Dr. E.G. Fischer v. Bar Harbor Banking and Trust Company

857 F.2d 4, 6 U.C.C. Rep. Serv. 2d (West) 1118, 1988 U.S. App. LEXIS 12255, 1988 WL 92374
CourtCourt of Appeals for the First Circuit
DecidedSeptember 9, 1988
Docket87-2068
StatusPublished
Cited by49 cases

This text of 857 F.2d 4 (Dr. E.G. Fischer v. Bar Harbor Banking and Trust Company) is published on Counsel Stack Legal Research, covering Court of Appeals for the First Circuit primary law. Counsel Stack provides free access to over 12 million legal documents including statutes, case law, regulations, and constitutions.

Bluebook
Dr. E.G. Fischer v. Bar Harbor Banking and Trust Company, 857 F.2d 4, 6 U.C.C. Rep. Serv. 2d (West) 1118, 1988 U.S. App. LEXIS 12255, 1988 WL 92374 (1st Cir. 1988).

Opinion

FUSTE, District Judge.

Plaintiff-appellant, Dr. E.G. Fischer (“Fischer”), appeals from a summary judgment of the district court dismissing his diversity action for slander of title against the defendant-appellee Bar Harbor Banking and Trust Company (“Bank”). Fischer v. Bar Harbor Banking & Trust Co., 673 F.Supp. 622 (D.Me.1987). Fischer contends the Bank committed this misdeed in asserting a lien on a sailboat being constructed for him by Ocean Cruising Yachts of Maine, Inc. (“OCY”). For the reasons set forth below, we affirm.

I.

In 1983, Fischer entered into a contract with OCY for the construction of a custom-built sailboat at a total cost of $172,000. Under the terms of the contract, which required periodic progress payments, title would not pass from OCY to Fischer until Fischer paid the full purchase price and until OCY made delivery to him. At the time of contracting, Fischer was neither aware of any loan arrangements between OCY and the Bank, nor of any lien or security interests the Bank held against OCY property. We note that Fischer did not require OCY to provide a performance bond, a requirement often imposed by commercially sophisticated customers in similar circumstances.

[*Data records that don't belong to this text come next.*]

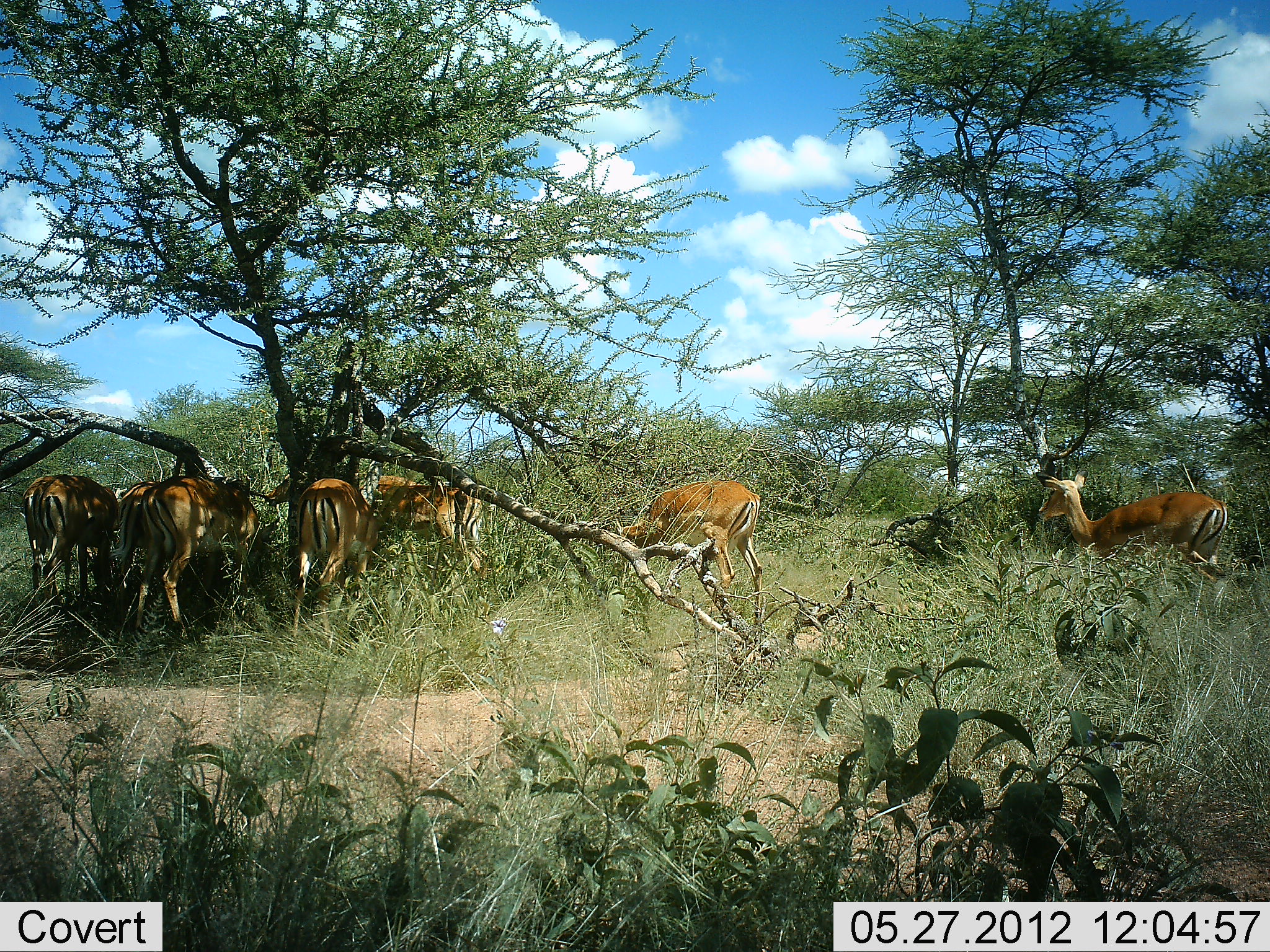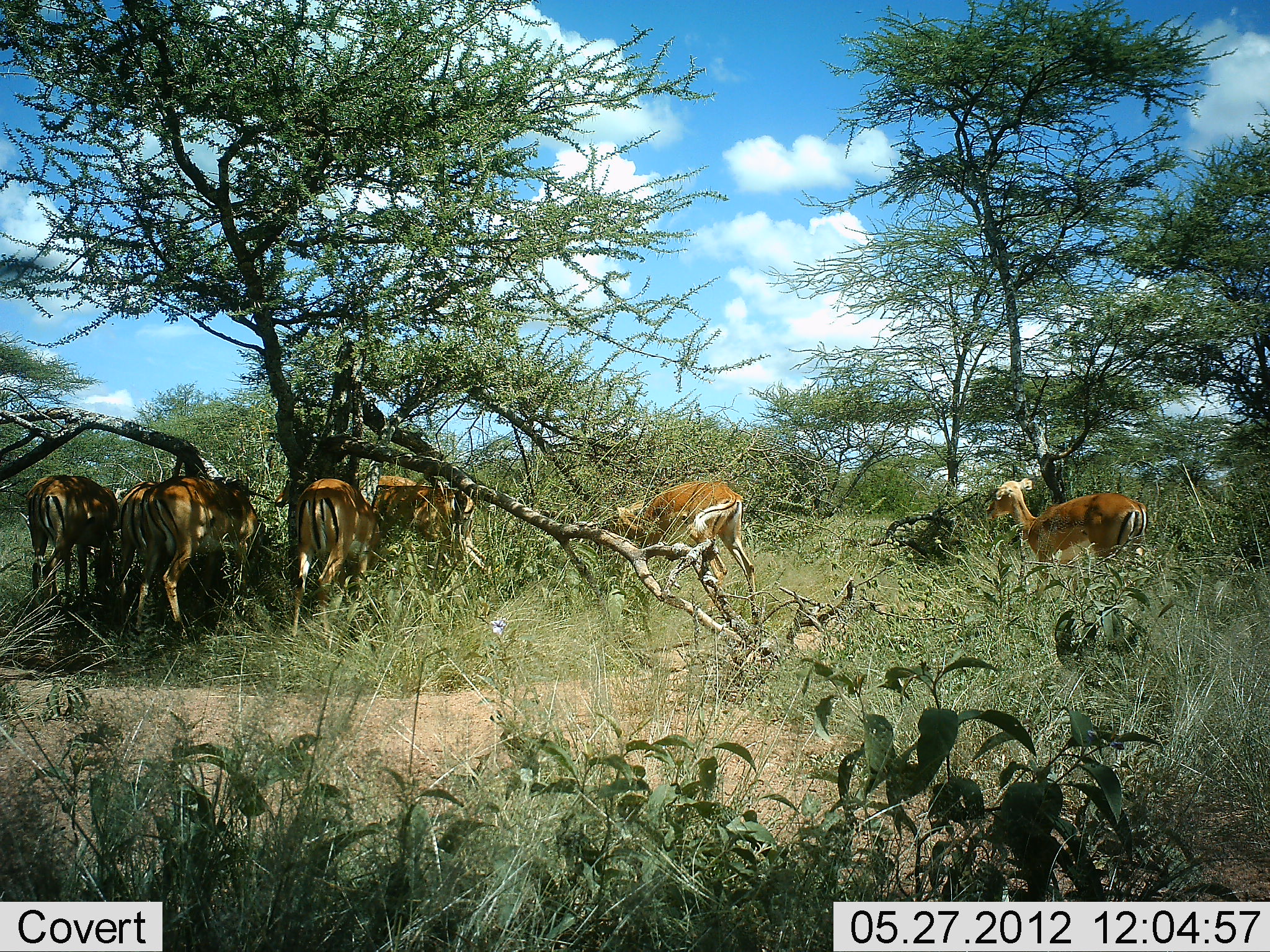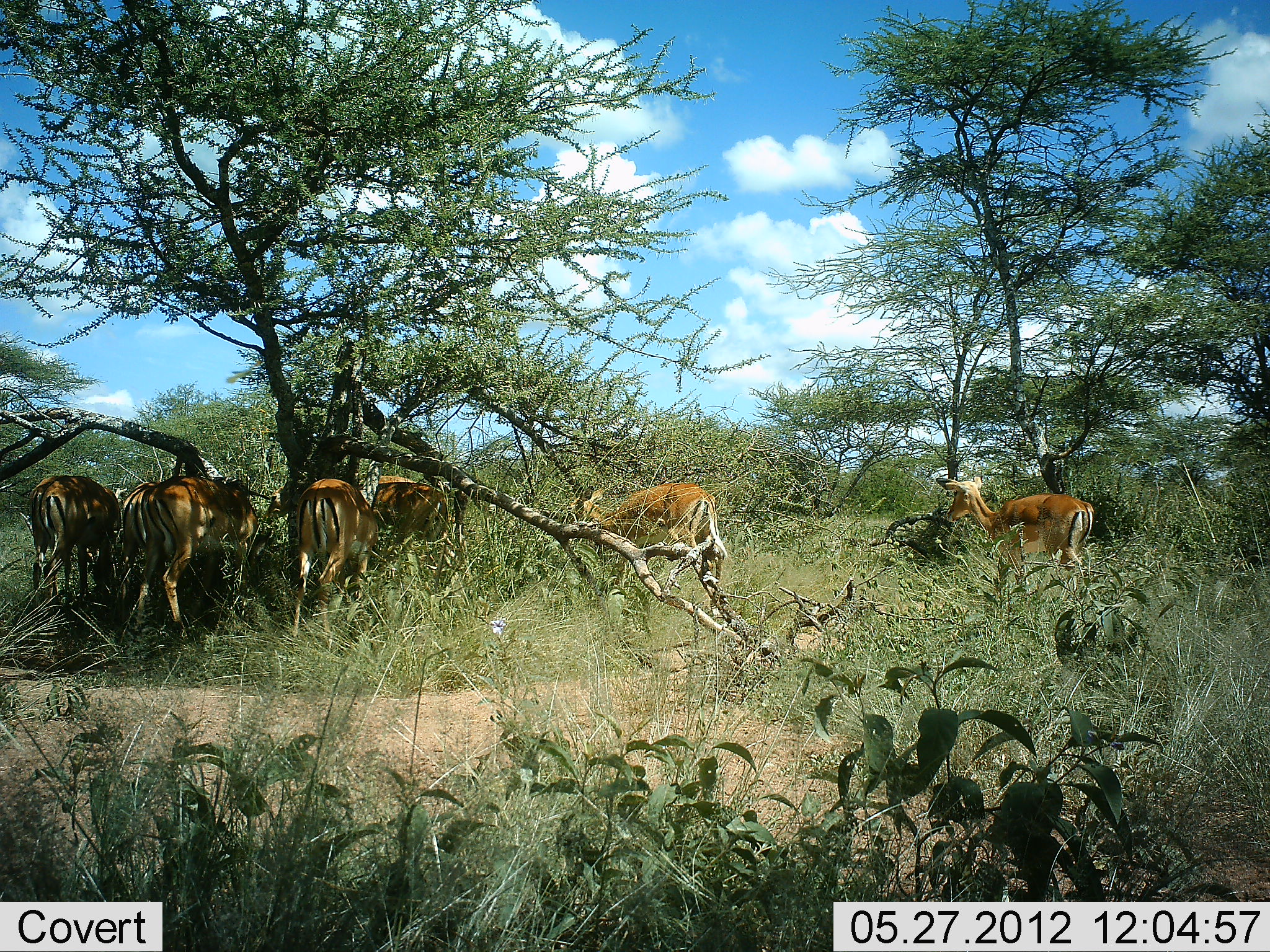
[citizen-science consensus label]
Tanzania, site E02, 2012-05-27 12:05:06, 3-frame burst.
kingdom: Animalia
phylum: Chordata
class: Mammalia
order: Artiodactyla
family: Bovidae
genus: Aepyceros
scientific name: Aepyceros melampus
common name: impala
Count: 8.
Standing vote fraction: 90%.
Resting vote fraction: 0%.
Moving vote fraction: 40%.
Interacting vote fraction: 10%.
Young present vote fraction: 0%.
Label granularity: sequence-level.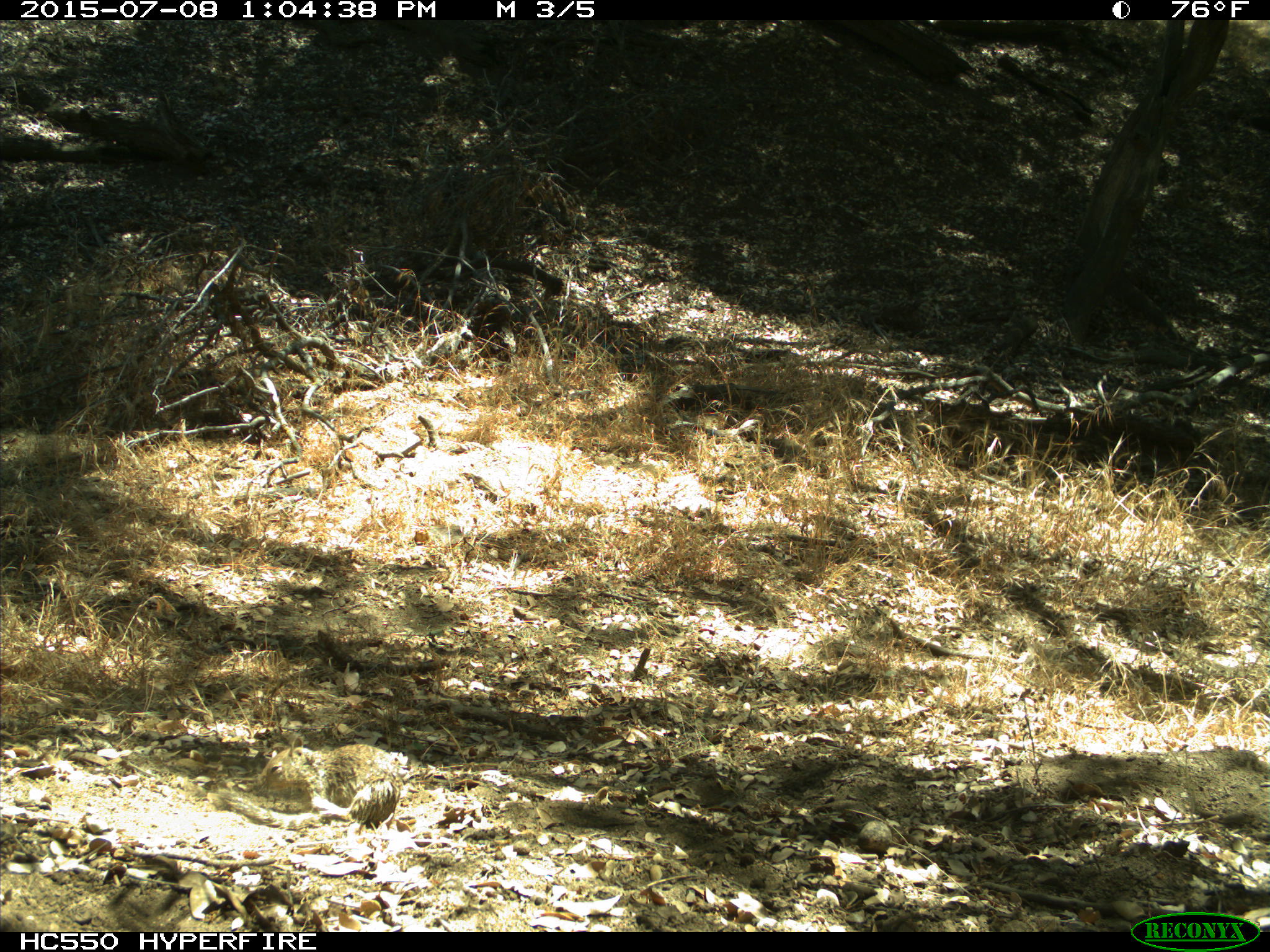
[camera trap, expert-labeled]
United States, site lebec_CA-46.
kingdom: Animalia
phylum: Chordata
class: Mammalia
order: Rodentia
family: Sciuridae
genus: Otospermophilus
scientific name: Otospermophilus beecheyi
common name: california ground squirrel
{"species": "Otospermophilus beecheyi (california ground squirrel)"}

By March 27, 1984, Fischer had made $112,125 in progress payments to OCY. Nonetheless, OCY, whose operations were financed by the Bank since 1979, was experiencing financial difficulties, particularly with its cash flow. To deal with this, in February 1984, the Bank consolidated two existing $100,000 loans to OCY into one loan. As guarantee for this new single obligation, OCY executed in favor of the Bank a promissory note for $200,000 and entered into a security agreement over four hulls in progress, including Fischer’s sailboat hull. See Me.Rev.Stat.Ann. tit. 11, §§ 9-101-113. On March 12, 1984, the Bank filed with the Maine Secretary of State the financing statement in order to perfect its security interest. 1

*6 Fischer remained unaware of OCY’s relation with the Bank and its financial troubles until the spring of 1984. In May, the president of OCY, Henry R. Hinckley III, informed Fischer that OCY was in serious financial trouble, its loan payments to the Bank were overdue, and the Bank claimed a lien on four sailboats, including his craft-in-progress. On May 19, 1984, Fischer, Hinckley, and the president of the Bank, Mr. Avery, met in an effort to resolve the situation. At that meeting, the Bank would not agree to release its security interest on the four boats unless OCY made a $200,000 loan payment. The Bank confirmed this position in writing, with a June 13,1984 letter to Fischer from its vice-president and treasurer, John Reeves, stating the Bank would release its lien on Fischer’s craft only upon a $50,000 payment. The Bank also sought $50,000 payments from each of the other three boat owners. The attorney for OCY, reacting to OCY’s financial troubles, in a May 21,1984 letter to the four prospective boat owners proposed a payment plan, and agreed that the Bank’s lien was superior to their interests in the hulls.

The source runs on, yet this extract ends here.